● SET PROBLEM:
Copy the records verbatim from the line with "How distanced is" through the end of the records, including that first line.

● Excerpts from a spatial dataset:
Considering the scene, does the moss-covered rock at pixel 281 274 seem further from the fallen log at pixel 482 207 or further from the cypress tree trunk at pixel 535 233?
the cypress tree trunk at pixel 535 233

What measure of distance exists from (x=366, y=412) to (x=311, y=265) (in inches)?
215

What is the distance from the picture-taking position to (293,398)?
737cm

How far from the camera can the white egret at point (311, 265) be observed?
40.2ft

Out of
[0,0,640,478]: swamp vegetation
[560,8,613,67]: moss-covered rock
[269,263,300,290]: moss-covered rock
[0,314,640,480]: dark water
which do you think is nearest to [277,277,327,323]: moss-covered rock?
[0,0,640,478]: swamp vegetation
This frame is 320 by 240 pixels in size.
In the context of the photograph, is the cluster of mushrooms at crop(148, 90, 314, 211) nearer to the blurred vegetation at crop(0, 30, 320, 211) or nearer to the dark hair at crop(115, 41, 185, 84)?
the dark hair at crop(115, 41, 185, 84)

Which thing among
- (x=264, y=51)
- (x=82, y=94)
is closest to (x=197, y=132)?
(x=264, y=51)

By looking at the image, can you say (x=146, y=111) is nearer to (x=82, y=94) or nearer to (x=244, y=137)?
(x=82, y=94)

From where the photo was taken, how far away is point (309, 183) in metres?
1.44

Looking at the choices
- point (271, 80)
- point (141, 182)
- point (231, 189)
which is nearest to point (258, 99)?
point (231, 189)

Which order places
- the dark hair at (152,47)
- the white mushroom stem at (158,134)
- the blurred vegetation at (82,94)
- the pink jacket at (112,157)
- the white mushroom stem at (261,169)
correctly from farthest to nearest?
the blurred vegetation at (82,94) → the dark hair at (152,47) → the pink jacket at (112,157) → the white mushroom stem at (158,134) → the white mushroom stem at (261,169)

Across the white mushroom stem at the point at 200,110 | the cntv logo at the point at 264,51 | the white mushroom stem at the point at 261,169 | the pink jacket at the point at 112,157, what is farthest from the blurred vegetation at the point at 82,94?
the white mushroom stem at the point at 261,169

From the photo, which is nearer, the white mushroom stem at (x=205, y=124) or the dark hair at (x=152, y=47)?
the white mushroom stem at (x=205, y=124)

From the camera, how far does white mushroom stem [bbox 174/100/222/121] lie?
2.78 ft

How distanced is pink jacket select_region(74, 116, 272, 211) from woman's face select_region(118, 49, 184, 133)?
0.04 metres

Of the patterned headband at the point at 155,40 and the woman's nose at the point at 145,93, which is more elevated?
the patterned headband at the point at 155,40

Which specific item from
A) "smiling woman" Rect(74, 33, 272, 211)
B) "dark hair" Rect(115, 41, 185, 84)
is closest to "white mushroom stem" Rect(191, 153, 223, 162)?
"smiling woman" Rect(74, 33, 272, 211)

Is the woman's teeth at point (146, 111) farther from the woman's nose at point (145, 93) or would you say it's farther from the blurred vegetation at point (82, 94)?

● SOLUTION FOR THIS PROBLEM:
How distanced is pink jacket select_region(74, 116, 272, 211) from woman's face select_region(118, 49, 184, 133)?
0.04 metres

Of the patterned headband at the point at 155,40 and the woman's nose at the point at 145,93, which is more elevated?
the patterned headband at the point at 155,40

Which specific item from
A) "smiling woman" Rect(74, 33, 272, 211)
B) "dark hair" Rect(115, 41, 185, 84)
is closest to "white mushroom stem" Rect(191, 153, 223, 162)?
"smiling woman" Rect(74, 33, 272, 211)

Is the woman's teeth at point (146, 111) farther from the woman's nose at point (145, 93) or would you say it's farther from the blurred vegetation at point (82, 94)?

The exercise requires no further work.